Other thing as well, is that you can't put the light on a timer switch, cos the airpump and light go to one adapter, so you only need one socket. So you have to mind and turn it on/off manually. 

You'll need to buy a seperate heater if you plan to use it for tropical.


----------



## lizardloverrach (Dec 1, 2008)

i only want one fish in it anyway so surface area shouldnt be a problem 
thanks guys i think ill get one they the only ones ive seen that look good!
although they are pretty expensive! 
end up costing me about £400 for one fish :lol2:


----------



## AnythingWithAShell (Apr 14, 2009)

They do look really nice. New take on the traditional goldfish bowl.

I had a similar issue with my fighter, which was why I bought the Baby Biorb.
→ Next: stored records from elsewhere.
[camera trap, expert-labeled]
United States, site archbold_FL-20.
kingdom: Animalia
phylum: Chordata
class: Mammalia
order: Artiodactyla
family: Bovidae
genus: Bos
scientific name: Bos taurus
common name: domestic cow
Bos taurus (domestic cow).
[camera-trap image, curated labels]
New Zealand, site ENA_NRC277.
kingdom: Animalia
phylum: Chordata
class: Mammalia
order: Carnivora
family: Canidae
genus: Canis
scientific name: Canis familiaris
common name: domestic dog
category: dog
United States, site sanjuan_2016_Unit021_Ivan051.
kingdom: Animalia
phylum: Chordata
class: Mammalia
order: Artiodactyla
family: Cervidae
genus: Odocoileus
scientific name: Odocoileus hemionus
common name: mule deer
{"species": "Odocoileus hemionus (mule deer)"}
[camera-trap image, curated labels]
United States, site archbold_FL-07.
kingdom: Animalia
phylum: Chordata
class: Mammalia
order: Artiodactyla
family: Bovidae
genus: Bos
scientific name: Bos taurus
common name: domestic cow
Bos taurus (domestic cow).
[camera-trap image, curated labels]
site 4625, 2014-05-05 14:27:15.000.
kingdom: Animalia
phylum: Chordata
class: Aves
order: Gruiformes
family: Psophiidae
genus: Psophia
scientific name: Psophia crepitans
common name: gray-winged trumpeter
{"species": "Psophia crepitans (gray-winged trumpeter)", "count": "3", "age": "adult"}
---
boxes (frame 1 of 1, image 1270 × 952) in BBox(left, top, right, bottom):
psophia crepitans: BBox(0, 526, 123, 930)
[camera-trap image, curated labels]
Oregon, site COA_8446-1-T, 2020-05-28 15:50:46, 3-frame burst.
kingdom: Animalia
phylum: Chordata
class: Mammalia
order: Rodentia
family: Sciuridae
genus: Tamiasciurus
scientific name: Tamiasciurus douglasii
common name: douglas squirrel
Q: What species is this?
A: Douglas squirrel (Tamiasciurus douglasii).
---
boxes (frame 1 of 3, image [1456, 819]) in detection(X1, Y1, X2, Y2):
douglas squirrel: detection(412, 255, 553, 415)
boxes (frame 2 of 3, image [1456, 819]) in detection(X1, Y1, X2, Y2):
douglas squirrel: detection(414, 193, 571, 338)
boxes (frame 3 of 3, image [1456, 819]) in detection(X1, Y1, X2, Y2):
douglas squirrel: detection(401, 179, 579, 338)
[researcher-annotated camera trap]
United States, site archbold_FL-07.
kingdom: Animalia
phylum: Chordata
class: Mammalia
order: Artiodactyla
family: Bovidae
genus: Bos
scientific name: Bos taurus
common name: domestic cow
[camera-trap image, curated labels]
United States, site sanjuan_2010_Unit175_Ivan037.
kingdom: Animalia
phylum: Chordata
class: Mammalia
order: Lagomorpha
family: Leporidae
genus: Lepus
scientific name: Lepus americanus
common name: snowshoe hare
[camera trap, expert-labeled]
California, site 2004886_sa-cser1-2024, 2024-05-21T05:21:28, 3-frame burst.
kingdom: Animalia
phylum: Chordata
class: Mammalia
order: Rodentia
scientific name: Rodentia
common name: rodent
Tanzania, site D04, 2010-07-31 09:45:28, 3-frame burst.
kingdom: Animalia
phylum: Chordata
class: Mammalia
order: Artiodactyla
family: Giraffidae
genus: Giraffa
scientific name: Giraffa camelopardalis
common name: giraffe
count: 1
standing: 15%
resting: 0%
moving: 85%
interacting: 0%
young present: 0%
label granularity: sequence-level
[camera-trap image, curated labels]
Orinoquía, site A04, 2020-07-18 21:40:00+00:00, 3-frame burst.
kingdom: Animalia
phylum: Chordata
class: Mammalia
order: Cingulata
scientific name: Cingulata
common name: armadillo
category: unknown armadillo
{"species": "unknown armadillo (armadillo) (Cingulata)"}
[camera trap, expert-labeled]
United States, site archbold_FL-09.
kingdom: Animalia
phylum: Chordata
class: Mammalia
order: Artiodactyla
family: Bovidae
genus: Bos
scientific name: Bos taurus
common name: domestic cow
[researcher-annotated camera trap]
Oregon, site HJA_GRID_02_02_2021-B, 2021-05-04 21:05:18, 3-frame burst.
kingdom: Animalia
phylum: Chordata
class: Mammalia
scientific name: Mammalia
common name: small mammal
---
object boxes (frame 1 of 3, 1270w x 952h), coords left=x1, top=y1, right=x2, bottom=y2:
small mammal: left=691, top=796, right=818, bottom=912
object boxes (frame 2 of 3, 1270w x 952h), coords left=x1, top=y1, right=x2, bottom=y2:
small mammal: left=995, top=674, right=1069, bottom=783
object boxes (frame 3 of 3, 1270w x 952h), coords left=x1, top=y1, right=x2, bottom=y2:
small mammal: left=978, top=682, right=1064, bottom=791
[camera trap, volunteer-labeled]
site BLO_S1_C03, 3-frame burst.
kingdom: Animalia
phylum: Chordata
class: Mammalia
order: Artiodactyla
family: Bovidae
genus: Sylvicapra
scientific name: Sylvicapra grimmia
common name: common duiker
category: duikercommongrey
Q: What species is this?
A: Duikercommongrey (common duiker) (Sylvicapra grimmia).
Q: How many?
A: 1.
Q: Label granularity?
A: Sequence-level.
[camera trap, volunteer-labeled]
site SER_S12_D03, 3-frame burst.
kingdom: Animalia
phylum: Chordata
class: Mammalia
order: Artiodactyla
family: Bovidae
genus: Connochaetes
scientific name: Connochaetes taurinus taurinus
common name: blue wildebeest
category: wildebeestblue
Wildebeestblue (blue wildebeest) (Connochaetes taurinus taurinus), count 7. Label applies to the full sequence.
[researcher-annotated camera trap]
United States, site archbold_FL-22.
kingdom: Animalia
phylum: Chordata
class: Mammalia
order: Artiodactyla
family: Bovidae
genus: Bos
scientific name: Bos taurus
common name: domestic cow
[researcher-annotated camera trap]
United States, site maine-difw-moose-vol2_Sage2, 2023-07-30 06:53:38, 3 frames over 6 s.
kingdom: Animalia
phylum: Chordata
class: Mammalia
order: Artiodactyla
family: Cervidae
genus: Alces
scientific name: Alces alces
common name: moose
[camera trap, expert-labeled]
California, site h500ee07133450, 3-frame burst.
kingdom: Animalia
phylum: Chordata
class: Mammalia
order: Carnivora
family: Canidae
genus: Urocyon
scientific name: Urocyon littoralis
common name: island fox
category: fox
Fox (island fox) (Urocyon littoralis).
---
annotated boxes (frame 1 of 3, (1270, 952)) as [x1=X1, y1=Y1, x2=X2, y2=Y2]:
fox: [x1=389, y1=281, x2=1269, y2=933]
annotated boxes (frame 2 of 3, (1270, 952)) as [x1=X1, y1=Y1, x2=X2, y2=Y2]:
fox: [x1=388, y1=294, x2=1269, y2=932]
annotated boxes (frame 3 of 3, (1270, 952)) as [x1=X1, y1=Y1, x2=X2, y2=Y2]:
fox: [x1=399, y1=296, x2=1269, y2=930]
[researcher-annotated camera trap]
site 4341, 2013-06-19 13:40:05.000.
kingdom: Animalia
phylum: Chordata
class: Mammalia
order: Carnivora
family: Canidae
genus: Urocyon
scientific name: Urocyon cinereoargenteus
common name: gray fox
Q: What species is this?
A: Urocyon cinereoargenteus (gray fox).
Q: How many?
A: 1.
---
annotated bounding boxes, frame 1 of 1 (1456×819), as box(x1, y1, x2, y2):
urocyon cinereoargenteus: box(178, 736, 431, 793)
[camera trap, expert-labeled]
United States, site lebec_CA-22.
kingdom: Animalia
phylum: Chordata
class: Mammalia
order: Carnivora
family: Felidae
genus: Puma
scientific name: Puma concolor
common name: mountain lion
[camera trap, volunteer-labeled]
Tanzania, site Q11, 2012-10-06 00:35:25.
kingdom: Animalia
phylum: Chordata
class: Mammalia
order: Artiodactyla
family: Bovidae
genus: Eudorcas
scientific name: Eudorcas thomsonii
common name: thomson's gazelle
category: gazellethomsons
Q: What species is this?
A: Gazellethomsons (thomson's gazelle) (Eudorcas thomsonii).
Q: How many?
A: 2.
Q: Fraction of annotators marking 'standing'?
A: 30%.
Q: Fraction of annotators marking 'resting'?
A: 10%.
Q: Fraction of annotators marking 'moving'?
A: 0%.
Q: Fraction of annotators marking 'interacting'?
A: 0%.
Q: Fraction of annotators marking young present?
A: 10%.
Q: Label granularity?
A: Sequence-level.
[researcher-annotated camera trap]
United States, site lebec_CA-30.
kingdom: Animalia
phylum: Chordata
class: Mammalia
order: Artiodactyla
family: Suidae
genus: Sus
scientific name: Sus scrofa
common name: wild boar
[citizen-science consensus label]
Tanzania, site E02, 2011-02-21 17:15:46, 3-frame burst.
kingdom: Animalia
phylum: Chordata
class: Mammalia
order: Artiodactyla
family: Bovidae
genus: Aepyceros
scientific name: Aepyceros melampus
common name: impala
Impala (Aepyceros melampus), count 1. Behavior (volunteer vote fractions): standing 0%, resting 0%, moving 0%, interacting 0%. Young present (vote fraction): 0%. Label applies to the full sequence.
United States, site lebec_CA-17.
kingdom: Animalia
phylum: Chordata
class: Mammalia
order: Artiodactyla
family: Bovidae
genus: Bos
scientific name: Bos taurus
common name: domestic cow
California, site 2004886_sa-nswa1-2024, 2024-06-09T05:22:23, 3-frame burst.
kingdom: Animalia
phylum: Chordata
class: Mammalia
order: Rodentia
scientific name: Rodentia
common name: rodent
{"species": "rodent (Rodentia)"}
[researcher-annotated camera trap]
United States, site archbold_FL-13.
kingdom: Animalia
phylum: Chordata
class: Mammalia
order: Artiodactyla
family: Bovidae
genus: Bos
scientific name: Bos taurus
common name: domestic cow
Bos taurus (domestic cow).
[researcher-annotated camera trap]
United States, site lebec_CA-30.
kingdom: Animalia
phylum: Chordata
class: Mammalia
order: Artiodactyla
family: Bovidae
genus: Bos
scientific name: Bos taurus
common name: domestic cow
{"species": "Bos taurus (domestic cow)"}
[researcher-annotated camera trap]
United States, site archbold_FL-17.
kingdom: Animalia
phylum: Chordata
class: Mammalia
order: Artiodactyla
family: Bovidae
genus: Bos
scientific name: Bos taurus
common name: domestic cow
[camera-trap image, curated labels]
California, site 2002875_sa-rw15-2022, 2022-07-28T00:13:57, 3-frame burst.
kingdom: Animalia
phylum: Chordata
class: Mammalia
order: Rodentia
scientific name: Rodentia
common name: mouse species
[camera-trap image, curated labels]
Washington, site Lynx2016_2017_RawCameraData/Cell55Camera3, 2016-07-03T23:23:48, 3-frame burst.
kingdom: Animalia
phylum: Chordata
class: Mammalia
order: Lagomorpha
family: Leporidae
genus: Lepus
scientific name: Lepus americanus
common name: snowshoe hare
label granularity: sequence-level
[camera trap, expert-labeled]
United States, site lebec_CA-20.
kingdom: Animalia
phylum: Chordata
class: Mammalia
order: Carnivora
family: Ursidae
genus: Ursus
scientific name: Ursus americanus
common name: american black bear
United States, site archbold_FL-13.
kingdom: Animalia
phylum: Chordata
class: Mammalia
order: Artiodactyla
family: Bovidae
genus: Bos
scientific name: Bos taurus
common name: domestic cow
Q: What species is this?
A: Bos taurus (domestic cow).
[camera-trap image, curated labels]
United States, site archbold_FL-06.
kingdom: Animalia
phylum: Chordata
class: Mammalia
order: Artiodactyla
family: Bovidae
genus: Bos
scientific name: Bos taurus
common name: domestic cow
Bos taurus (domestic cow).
He had been kept with danios, but after a while he seemed to change his mind about it and he killed a few fish, and he wasn't happy so I ended up having to get something for him to be alone in, and the Biorb was actually the cheapest solution, cos I didn't have to buy seperate filter, gravel etc. So he ended up costing me an extra £60. He was only £3 when we got him!! The things we do for our pets!


----------



## Stexual (Mar 11, 2009)

I use to own a Large Bi-Orb, Although it did look nice, I found I was limited to what I could have in it, Your adviced not to use normal gravel instead you need to use the bi-orb special gravel which is a pain in the ass to keep clean, 

I found I was pretty limited to what type of fish I could keep, I was intrested in chorydoras (however they spelt) but a bi-orb is not a suitible home for them, 

So after 2 years of it, I packed it up. Was good as a starter aquarium and there looks are pretty awesome espeically if they are tucked nicely in the corner of the room, however I wasnt to keen.

But you got to hand it to the 12 yr old kid who designed it  Apparently he designed it for a competition and they choose his design.

EDIT: Just to add, I found that during any power cuts, the airline tubeing would fill with water and get into the pump (Was pain in ass) and would take around 24 hours until the water cleared and the air was flowing properly again. Then you have the fact the its plastic tank, Although it has its pro's such as its tougher than glass, you also have a con in which is scratches very easily.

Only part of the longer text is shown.